According to various data tracking services, the number of containerships that have been, or will be, re-routed around the Cape of Good Hope that were scheduled to transit the Suez Canal is approaching 500, carrying some six to seven million teu.

The significantly longer round-trip voyage times via Africa will not only soak up surplus liner vessel capacity, but will also throw ocean carrier container control systems out of kilter.

One forwarder told The Loadstar that carriers were being ‘non-committal’ about equipment.

“We are seeing 40GP issues and 20GP issues ex-North China feeder ports – nothing major, but it’s coming. Carriers have no forward view that they can, or want to, advise; it’s a case of first come, first served.

“The carriers would, or should, be able to predict and forecast where their containers are and where the pinch points will be,” added the forwarder.

Vespucci Maritime’s Lars Jensen believes the temporary shortage of equipment in Asia will have a major impact on the supply chain – more so than vessel capacity.

“Every week there is approximately 390,000 teu loaded from Europe and the US east coast going back to the Far East as a mix of full and empties.
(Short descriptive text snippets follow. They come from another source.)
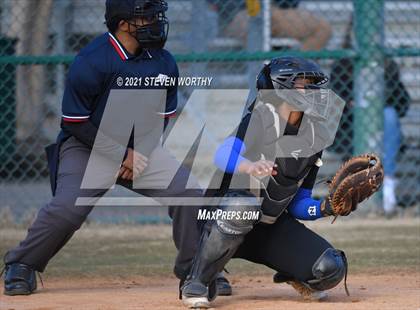 Thumbnail 1 in Wake Forest @ Knightdale photogallery.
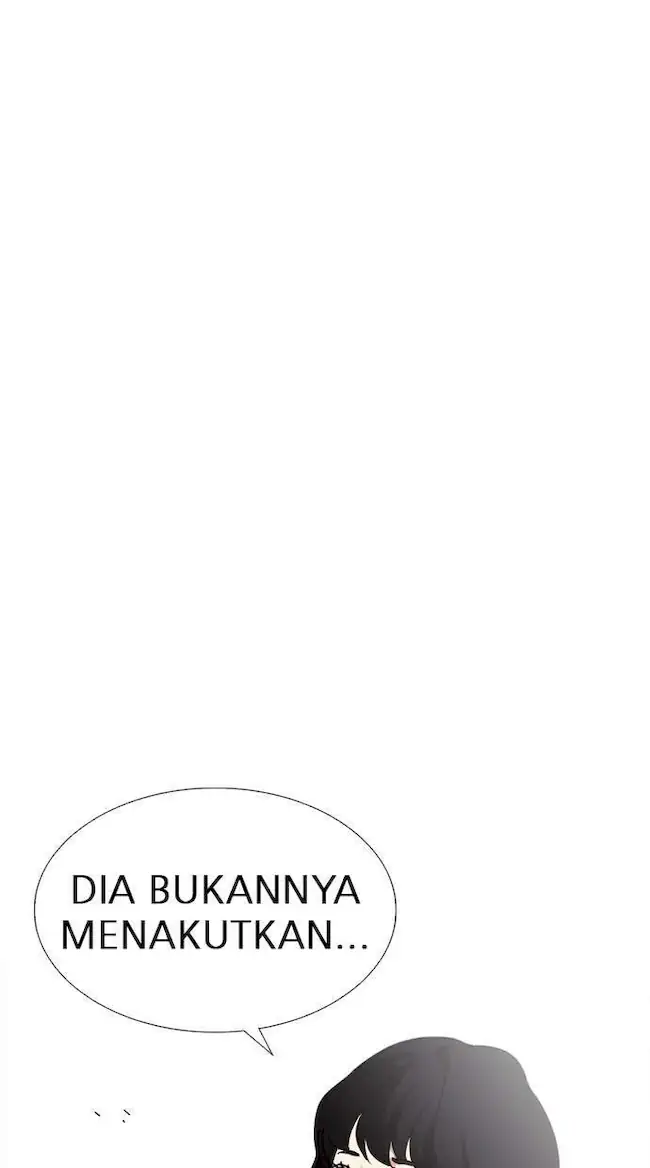 Lookism Chapter 232 Gambar 31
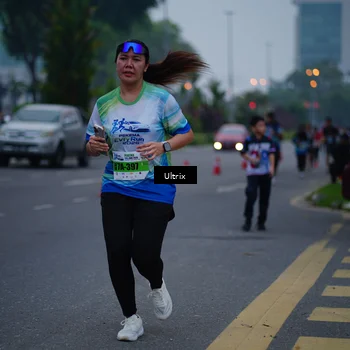 Runner Photo 7255184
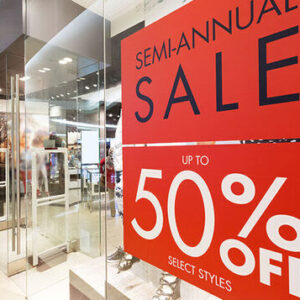 opaque window decals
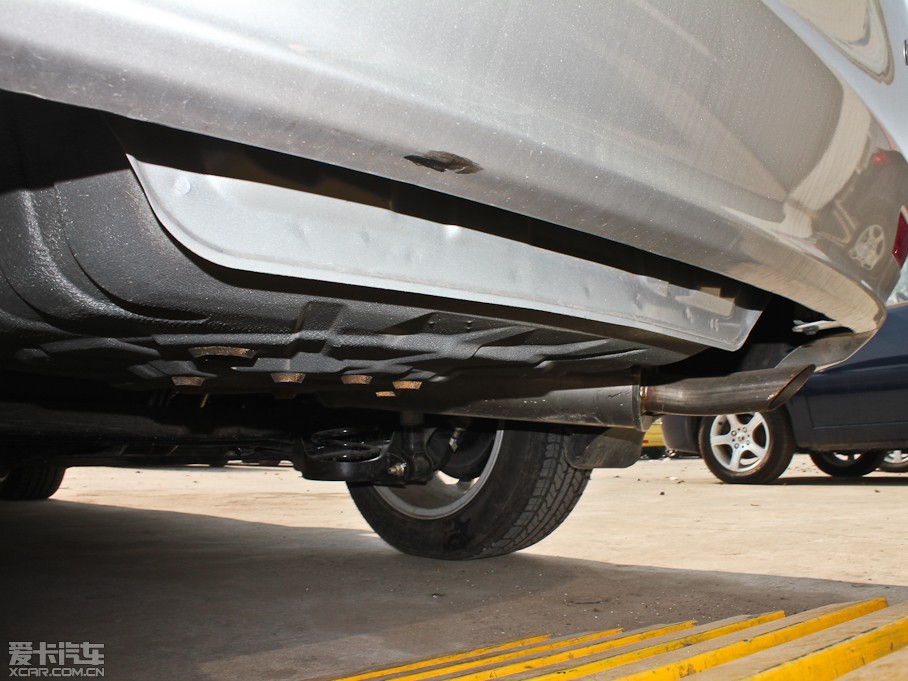 2013������720 1.8L �քӺ��A��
The impact of the round-Africa change means 780,000 teu less will arrive in the Far East in time for the beginning of the Chinese New Year peak over the next four weeks,” he said.
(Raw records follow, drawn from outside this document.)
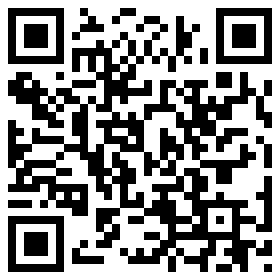 qrcode für Trilux 9002337194
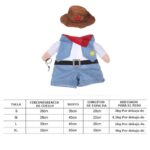 disfraz-vaquero-10-1.jpg disfraz vaquero 10 1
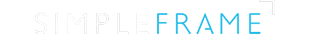 Produkcja filmów dla firm Warszawa – Simple Frame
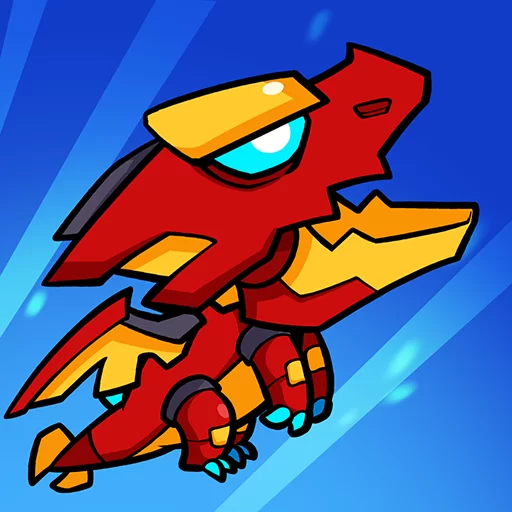 Dragon.IO 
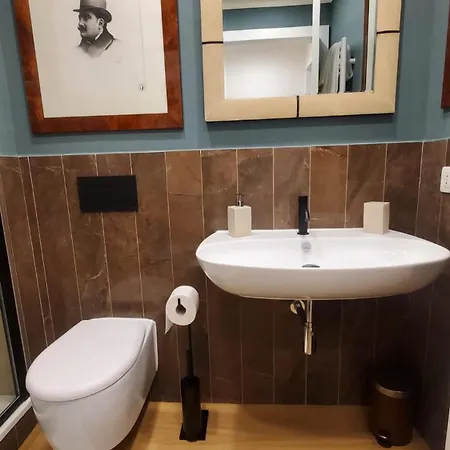 Casa Di *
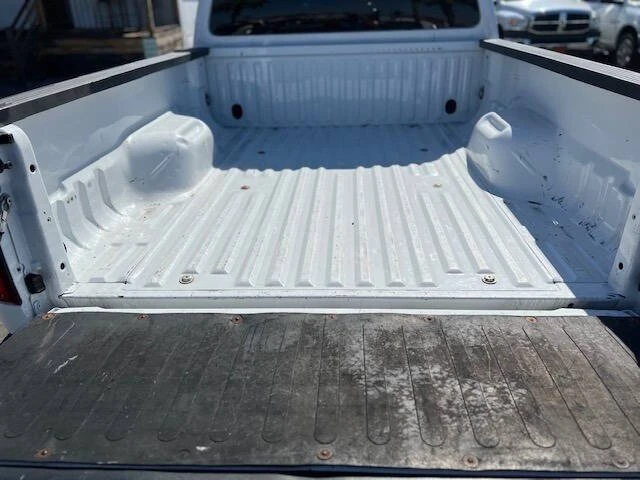 2013 Ford Super Duty 4th Gen - Image 12 of 14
He believes this will create shortages in key locations.

Check out this clip of Olaf Habert, director of container operations for Hapag-Lloyd, explaining why the company is working with Nexxiot as it fits entire fleet of containers with real-time monitoring devices

Indeed, anecdotal reports to The Loadstar suggest this is already happening in China, with carriers restricting equipment release to VIP customers, or to spot bookings where the market rate, for instance, for guaranteed January shipment of a 40ft to North Europe is now north of $10,000.

Mr Jensen said the upcoming supply/demand crunch would be “less a matter of ships and more a matter of equipment”.

He added: “In turn, this also means that all export trades out of the Far East will feel this impact, not just those that usually go through the Suez Canal.”

Moreover, The Loadstar has even heard reports of transatlantic carriers suggesting there could be future equipment shortages on this route.

Carriers are already hiking their base rates from Europe to the US east coast, with, for instance, CMA CGM announcing a “rate restoration initiative” for the trade of $1,000 per 40ft from 21 January, from all European ports to the US, Canada and Mexico.

Maersk has announced a peak season surcharge of $750 per 40ft from North Europe to the US and Canada from 5 February, which it said was necessary “due to the dynamic market situation causing disruptions on global networks”.

One of The Loadstar’s NVOCC contacts that has regular shipments via Antwerp to New York was ‘less than impressed’ by what he described as the “opportunism” of transatlantic carriers raising rates on the route.

“I can’t see why ships sailing from Asia having to go around Africa has got anything to do with the transatlantic trade,” he said. “Unfortunately, we’ve seen this all before; any opportunity and the lines will ramp up their rates across the board.”